Harnessing Machine Learning for Spatio-Temporal Classification of Satellite Images: A Case Study of Vegetation Distribution Surrounding the Universitas Islam Indonesia
Achmad Fauzan*, Dina Tri Utari1, Hannura Adriana1, Alifia Tanza1
Department of Statistics, Faculty of Mathematics and Natural Sciences, Universitas Islam Indonesia
*Email: [email protected]
Background
Satellite images provide valuable information about the Earth’s surface aspects, such as land use/cover, environmental conditions, and changes over time. However, accurately interpreting and extracting meaningful information from these images can be challenging due to their complex and dynamic nature. Machine learning techniques have shown great potential in analyzing and modeling spatially and temporally variable data, including satellite imagery. These algorithms can capture spatial, temporal, and spatio-temporal dependencies through automatic feature representation learning. By leveraging machine learning algorithms, researchers can develop models that can effectively classify and predict various features and phenomena in satellite images. In this study, we focus on classifying geospatial data from satellite imagery using a machine learning approach, such as Support Vector Machine, Naive Bayes, and Decision Tree, on the vegetation objects around UII.
Methodology
The stages of the research carried out are as follows.
- Data collection via the Google Earth Engine (https://earthengine.google.com/).The data used later is satellite image data from Sentinel-2A with a spatial resolution of 10 meters, which is then cropped.
- Cutting using a polygon area directly adjacent to Umbulmartani Village by digitizing vegetation and non-vegetation around UII.
- Create training and testing data samples from the results of digitization.
Perform classification analysis and do iterations. Five variables are used in this study: independent variables are UTM easting, UTM northing, band eight, band four, and dependent variable is the label (vegetation and non-vegetation).
Result
The first stage is pre-processing. At this stage, data will be cut based on the area to be used. Figure 1. is raster data of band four and eight used in the analysis.
Figure 1. Raster Data of Band 4 dan 8
In raster of band four, it looks like a black image, and raster band eight looks like gray because band 4 has a wavelength of 665nm, while raster band 8 has a wavelength of 842 nm. Wavelengths with this range are included in the wavelengths of visible light, which are sensitive to the eye’s retina, but not all are visible to the human sense of sight.

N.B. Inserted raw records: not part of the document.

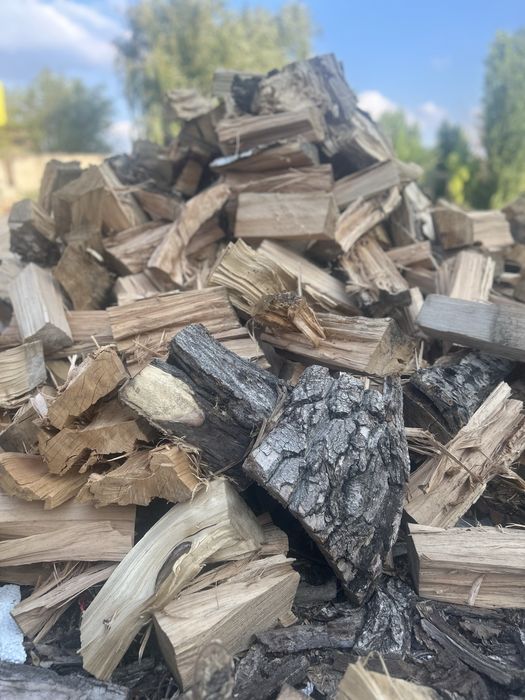 Дрова твердих порід | Метрові або колоті | Акація, берест, клен, ясень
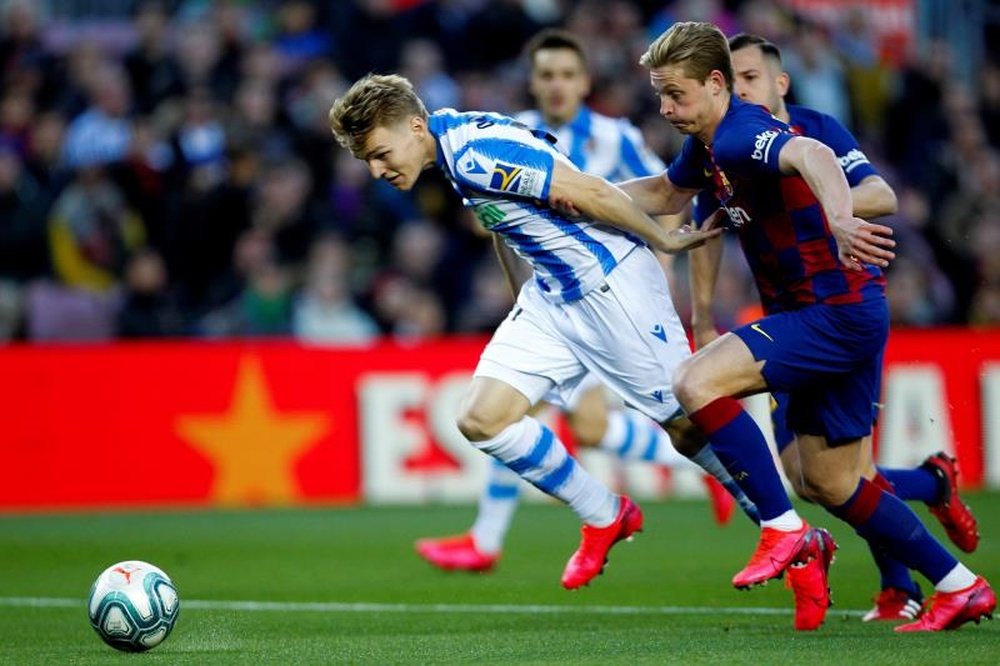 No hay una fecha fija para el retorno de la Liga. EFE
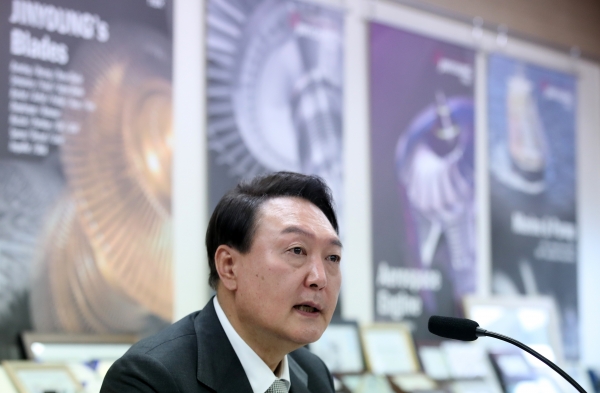윤석열 대통령 당선인이 4월 21일 오후 경남 창원시 창원국가산업단지 내 원전 가스터빈 부품업체인 '진영TBX'를 방문해 임직원과 간담회를 갖고 있다. (사진=연합뉴스)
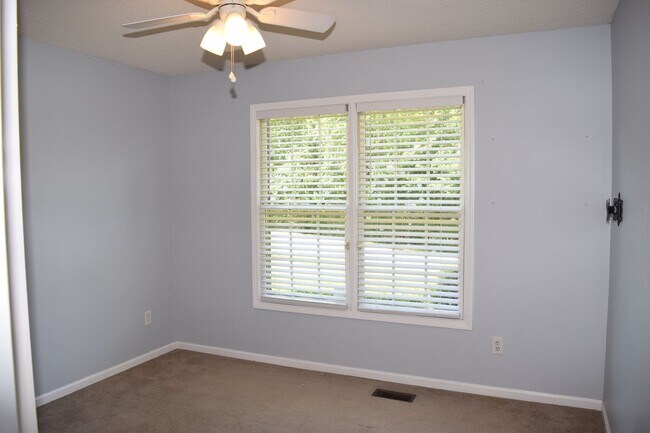 Building Photo - Spacious 3-Bedroom, 3-Bath Home with Bonus Room in a Quiet Neighborhood! NO PETS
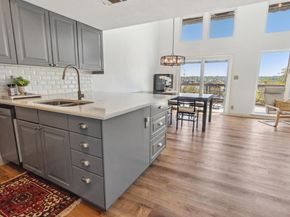 161 Comanche DR, Point Venture TX 78645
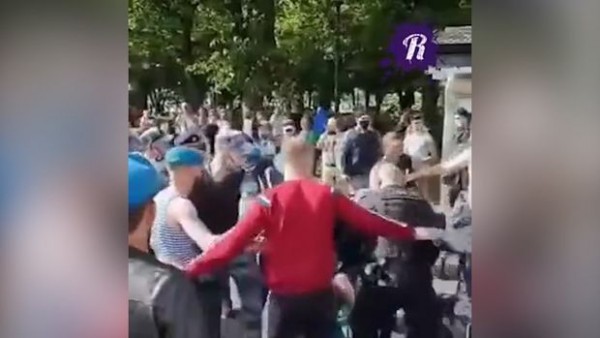 Moskvada hərbçilər arasında kütləvi dava
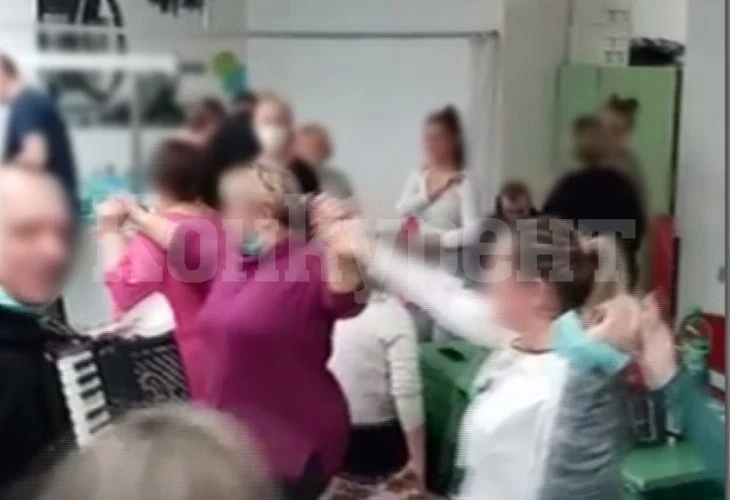 Скандално ВИДЕО: Медсестри играят хоро без маски в ковид отделение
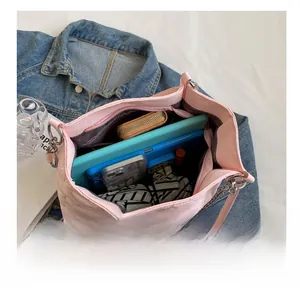 Vue intérieure du sac cabas en nylon matelassé rose montrant sa grande capacité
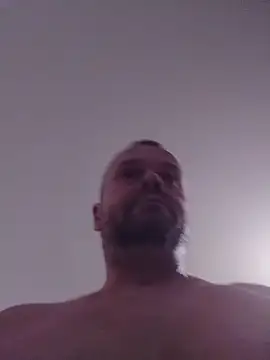 Mikaatoyboy's cam snapshot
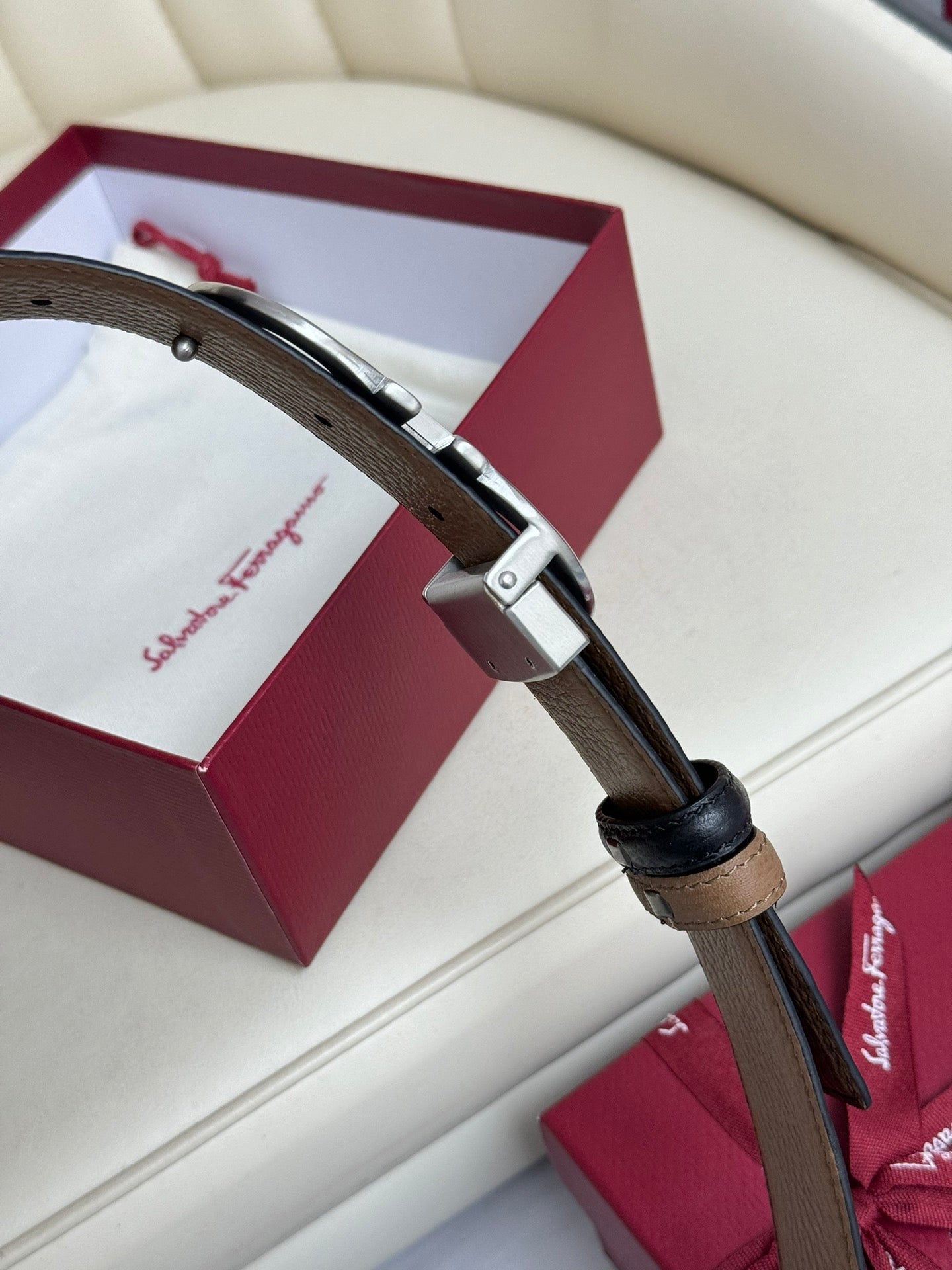 1WA169PDE Stylish High quality belt With full package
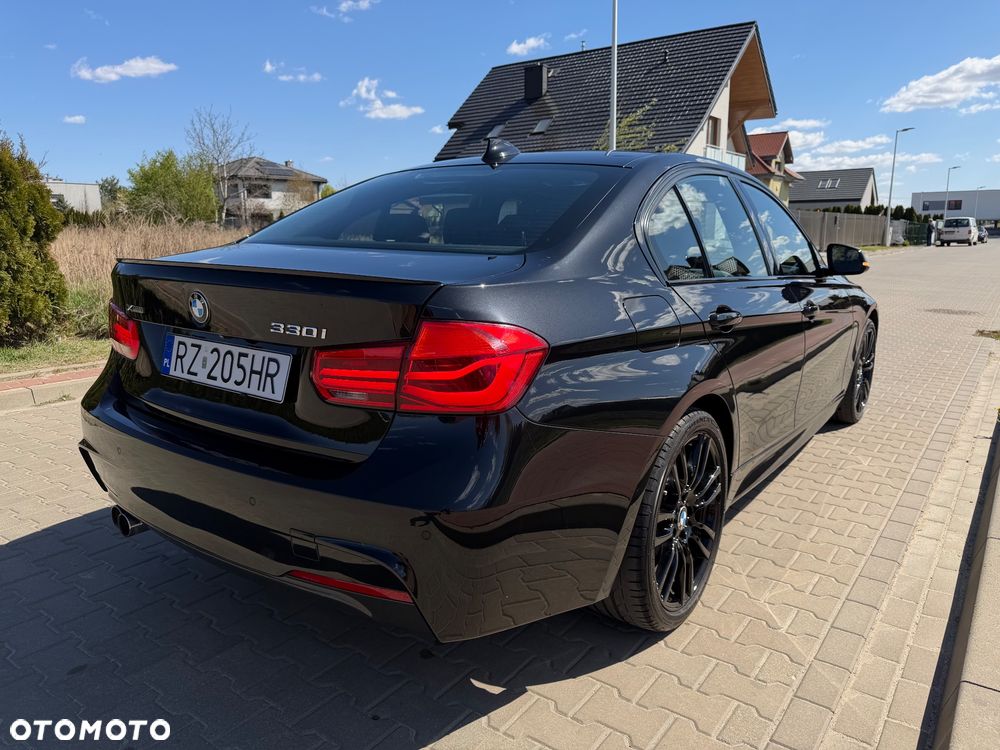 BMW Seria 3 330i xDrive Edition M Sport Shadow - 6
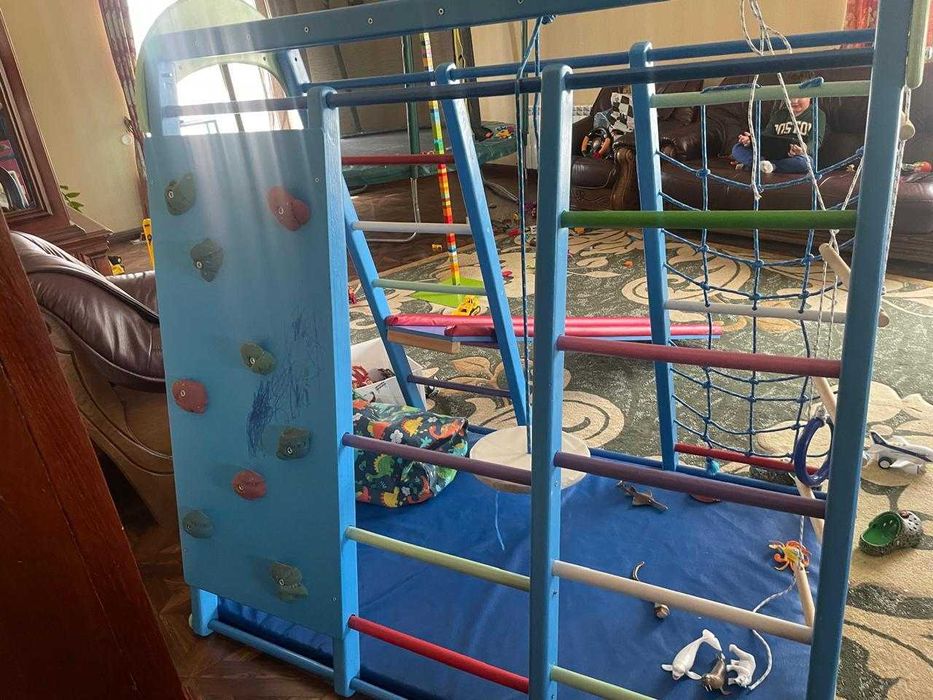 Детская спортивная горка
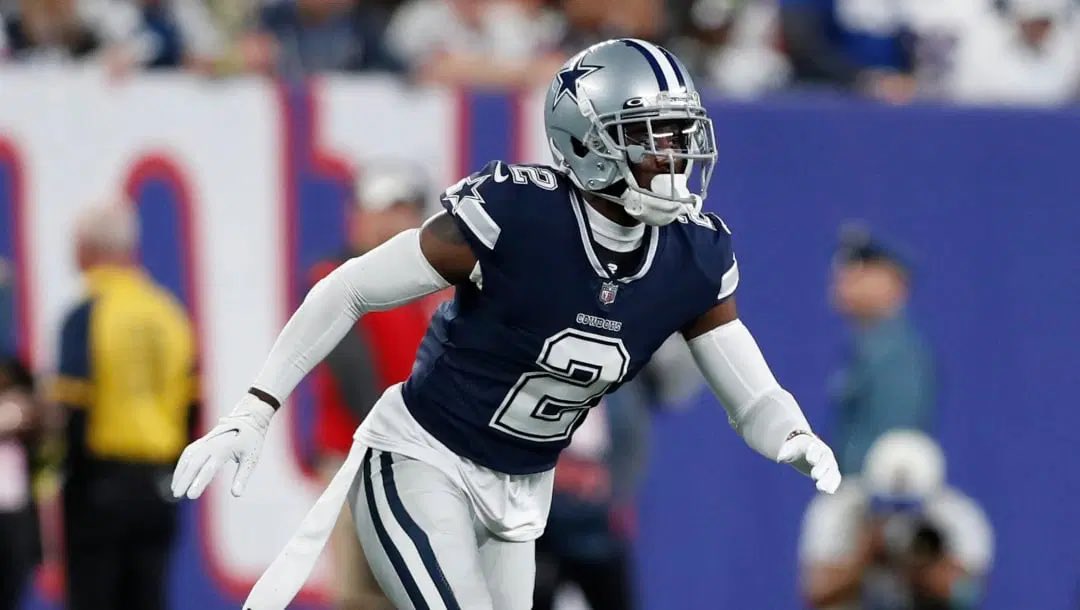 This is nice: #Cowboys CB Jourdan Lewis was struggling with mental health during his difficult injury recovery and wouldn’t answer text messages from anyone on the team…so the entire coaching staff AND team showed up at his house, per @VoiceOfTheStar “It made all the…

To create training and testing data, we generate 1000 random points from the non-vegetation digitization results and 1000 random points from the vegetation digitization results. The non-vegetation data will be labeled with 0 and the vegetation with 1. We use 80% of the data for training purposes and the rest for testing.
Figure 2. Vegatation and Non-vegetation From Digitation
According to Figure 2., the red colour represents non-vegetation, and the green colour represents vegetation.
Furthermore, the classification of vegetation and non-vegetation areas is carried out based on related variables. The best method is the Naïve Bayes method based on the average difference between training and testing data at an accuracy value of 0.12. In contrast, the Support Vector Machine method has a difference of 0.16, and the Decision Tree method has a difference of 0.68. An illustration of the dataset prediction results is presented in Figure 3.
Figure 3. Visualization of 2023 Dataset Prediction Results
Figure 3 shows the visualization of the dataset prediction in 2023. Green areas are categorized as vegetation objects, while white areas are non-vegetation objects. From Figure 3, it appears that the prediction is in accordance with the actual data. The accuracy value of training data on the identification of vegetation and non-vegetation in areas directly adjacent to UII in 2019 to 2023 using Naïve Bayes is 94%, 93.75%, 92.31%, 90.12%, and 92.19% consecutively while the accuracy value on testing data is 95.25%, 93%, 91.25%, 91.5%, and 94%. Based on the results obtained, from year to year the percentage of vegetation around UII has decreased to 2% of the entire area observed.
Recomendation
When viewed from the aspect of one time, the research results obtained the development of the proportion of vegetation areas from a significant decrease based on the radius between 0.5 to 7 km, which means that the closer to the UII Ulil Albab Mosque, the less vegetation land, on the contrary, the farther to the UII Ulil Albab Mosque, the more vegetation land. Meanwhile, when viewed from the aspect of more than multi-time, the year 2023 has less vegetation land than previous years. Therefore, the more years increase, the more development around UII. Based on this phenomenon, a more patterned development pattern can be considered so as not to damage other resources.
Acknowledgement
The authors would like to thank Badan Perencanaan dan Pengembangan/Rumah Gagasan Universitas Islam Indonesia for their valuable support.